Tuesday, September 11, 2012

The House That Hova Built

Borough pride Jay-Z helped design the Brooklyn Nets’ new logos. Calvin Klein Collection suit, $1,295, and shirt, $195; (212) 292-9000. Photograph by Cass Bird. Fashion editor: Sara Moonves.

Jay-Z, like rap itself, started out pyrotechnical. Extremely fast, stacked, dense. But time passed and his flow got slower, opened up. Why? “I didn’t have enough life experience, so what I was doing was more technical. I was trying to impress technically. To do things that other people cannot do. Like, you can’t do this” — insert beat-box and simultaneous freestyle here — “you just can’t do that.” Nope. Can’t even think of a notation to demonstrate what he just did. Jay-Z in technician mode is human voice as pure syncopation. On a track like “I Can’t Get With That,” from 1994, the manifest content of the music is never really the words themselves; it’s the rhythm they create. And if you don’t care about beats, he says, “You’ve missed the whole point.”

Plenty did, hearing only a young black man, boasting. I got watches I ain’t seen in months/Apartment at the Trump I only slept in once.

But asking why rappers always talk about their stuff is like asking why Milton is forever listing the attributes of heavenly armies. Because boasting is a formal condition of the epic form. And those taught that they deserve nothing rightly enjoy it when they succeed in terms the culture understands. Then something changed: “As I started getting life experiences, I realized my power was in conveying emotions that people felt.” He compared himself to a comedian whose jokes trigger this reaction: “Yo, that’s so true.” He started storytelling — people were mesmerized. “Friend or Foe” (1996), which concerns a confrontation between two hustlers, is rap in its masterful, full-blown, narrative form. Not just a monologue, but a story, complete with dialogue, scene setting, characterization. Within its comic flow and light touch — free from the relentless sincerity of Tupac — you can hear the seeds of 50, Lil Wayne, Eminem, so many others. “That was the first one where it was so obvious,” Jay noted. He said the song represented an important turning point, the moment when he “realized I was doing it.”
At times he restricts himself formally, like the Oulipo, that experimental French literary group of the 1960s. In the song “22 Two’s,” from 1996, we get 22 delicious plays on the words “too” and “two.”
Ten years later, the sequel, “44 Fours,” has the same conceit, stepped up a gear. “Like, you know, close the walls in a bit smaller.” Can he explain why? “I think the reason I still make music is because of the challenge.” He doesn’t believe in relying solely on one’s natural gifts. And when it comes to talent, “You just never know — there is no gauge. You don’t see when it’s empty.”
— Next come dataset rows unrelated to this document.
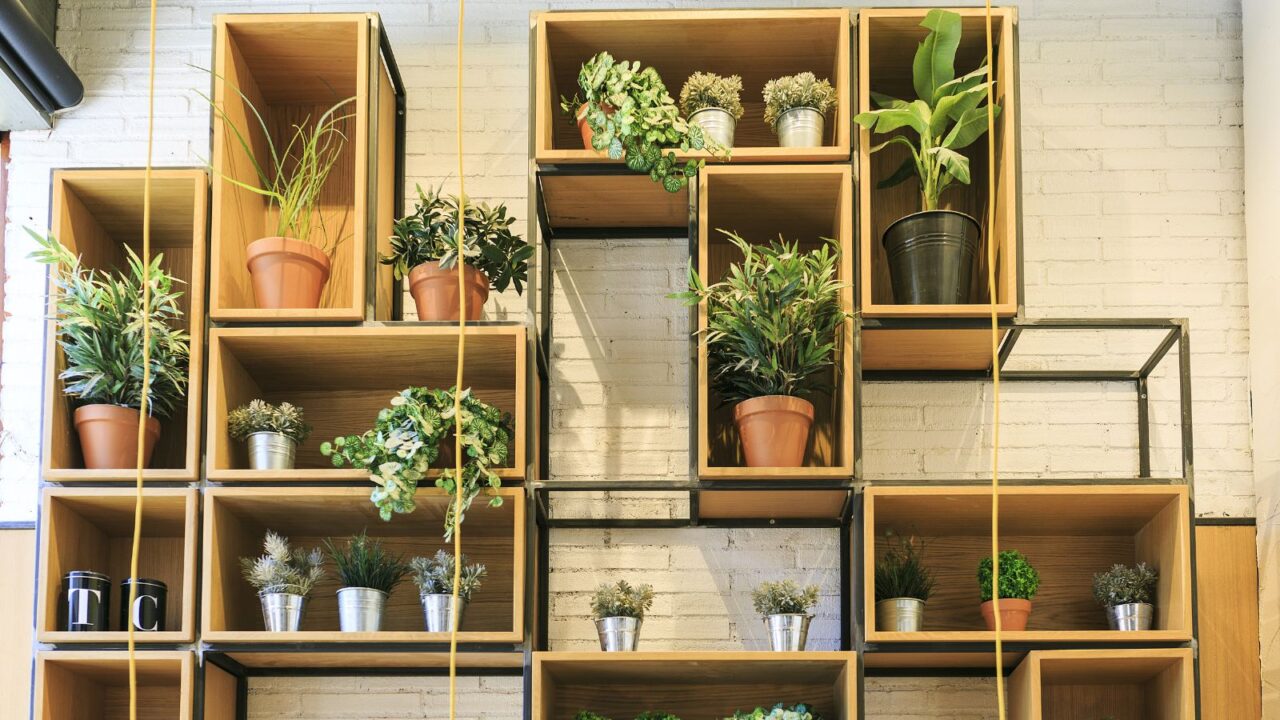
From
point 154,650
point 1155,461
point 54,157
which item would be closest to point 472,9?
point 54,157

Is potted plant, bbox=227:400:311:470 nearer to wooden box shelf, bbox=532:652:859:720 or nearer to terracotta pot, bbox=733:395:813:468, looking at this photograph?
wooden box shelf, bbox=532:652:859:720

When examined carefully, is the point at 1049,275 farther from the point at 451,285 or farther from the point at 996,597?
the point at 451,285

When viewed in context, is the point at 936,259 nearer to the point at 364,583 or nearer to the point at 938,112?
the point at 938,112

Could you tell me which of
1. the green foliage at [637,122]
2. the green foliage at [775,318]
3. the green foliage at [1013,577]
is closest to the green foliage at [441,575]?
the green foliage at [775,318]

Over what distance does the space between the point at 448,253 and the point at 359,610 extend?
858 mm

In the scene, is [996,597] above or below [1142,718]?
above

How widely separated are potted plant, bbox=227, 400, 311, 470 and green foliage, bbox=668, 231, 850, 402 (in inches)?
38.4

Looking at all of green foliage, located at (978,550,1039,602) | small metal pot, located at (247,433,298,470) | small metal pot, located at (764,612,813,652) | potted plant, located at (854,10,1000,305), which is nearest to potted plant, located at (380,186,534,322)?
small metal pot, located at (247,433,298,470)

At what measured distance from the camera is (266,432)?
12.0ft

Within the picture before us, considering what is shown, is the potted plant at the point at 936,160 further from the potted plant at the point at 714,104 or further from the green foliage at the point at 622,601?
the green foliage at the point at 622,601

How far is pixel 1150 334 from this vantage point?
408 centimetres

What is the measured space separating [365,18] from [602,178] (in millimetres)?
715

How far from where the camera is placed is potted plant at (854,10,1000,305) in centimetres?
369

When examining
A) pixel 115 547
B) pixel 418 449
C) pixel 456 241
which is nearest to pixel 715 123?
pixel 456 241
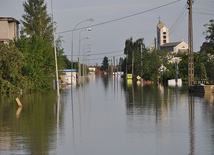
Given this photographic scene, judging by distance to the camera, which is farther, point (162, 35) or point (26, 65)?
point (162, 35)

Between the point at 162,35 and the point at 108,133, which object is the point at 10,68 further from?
the point at 162,35

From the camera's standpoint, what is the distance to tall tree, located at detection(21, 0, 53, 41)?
3147 inches

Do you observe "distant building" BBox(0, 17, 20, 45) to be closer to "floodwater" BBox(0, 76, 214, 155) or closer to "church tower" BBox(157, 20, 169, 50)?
"floodwater" BBox(0, 76, 214, 155)

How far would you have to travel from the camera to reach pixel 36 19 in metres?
80.4

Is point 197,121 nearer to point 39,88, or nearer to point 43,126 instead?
point 43,126

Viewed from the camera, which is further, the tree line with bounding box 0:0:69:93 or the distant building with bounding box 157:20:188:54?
the distant building with bounding box 157:20:188:54

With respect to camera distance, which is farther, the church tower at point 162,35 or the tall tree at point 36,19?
the church tower at point 162,35

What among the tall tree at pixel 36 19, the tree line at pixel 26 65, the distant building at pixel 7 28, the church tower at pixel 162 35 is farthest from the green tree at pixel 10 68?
the church tower at pixel 162 35

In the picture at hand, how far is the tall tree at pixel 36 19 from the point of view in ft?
262

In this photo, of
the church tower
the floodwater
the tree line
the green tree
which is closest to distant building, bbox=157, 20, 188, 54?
the church tower

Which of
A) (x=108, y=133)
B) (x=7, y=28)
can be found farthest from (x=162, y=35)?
(x=108, y=133)

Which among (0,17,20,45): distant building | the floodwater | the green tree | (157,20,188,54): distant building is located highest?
(157,20,188,54): distant building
In the years since his masterpiece “Reasonable Doubt,” the rapper has often been accused of running on empty, too distant now from what once made him real. In “Decoded,” he answers existentially: “How distant is the story of your own life ever going to be?” In the lyrics, practically:

Life stories told through rap/Niggas actin’ like I sold you crack/Like I told you sell drugs, no, Hov’ did that/So hopefully you won’t have to go through that. But can’t a rapper insist, like other artists, on a fictional reality, in which he is somehow still on the corner, despite occupying the penthouse suite? Out hustlin’, same clothes for days/I’ll never change, I’m too stuck in my ways. Can’t he still rep his block? For Jay-Z, pride in the block has been essential and he recognized rap’s role in taking “that embarrassment off of you. The first time people were saying: I come from here — and it’s O.K.” He quotes Mobb Deep: “No matter how much money I get, I’m staying in the projects!” But here, too, he sees change: “Before, if you didn’t have that authenticity, your career could be over. Vanilla Ice said he got stabbed or something, they found out he was lying, he was finished.” I suggested to him that many readers of this newspaper would find it bizarre that the reputation of the rapper Rick Ross was damaged when it was revealed a few years ago that he was, at one time, a prison guard. “But again,” Jay says, “I think hip-hop has moved away from that place of everything has to be authentic. Kids are growing up very differently now.”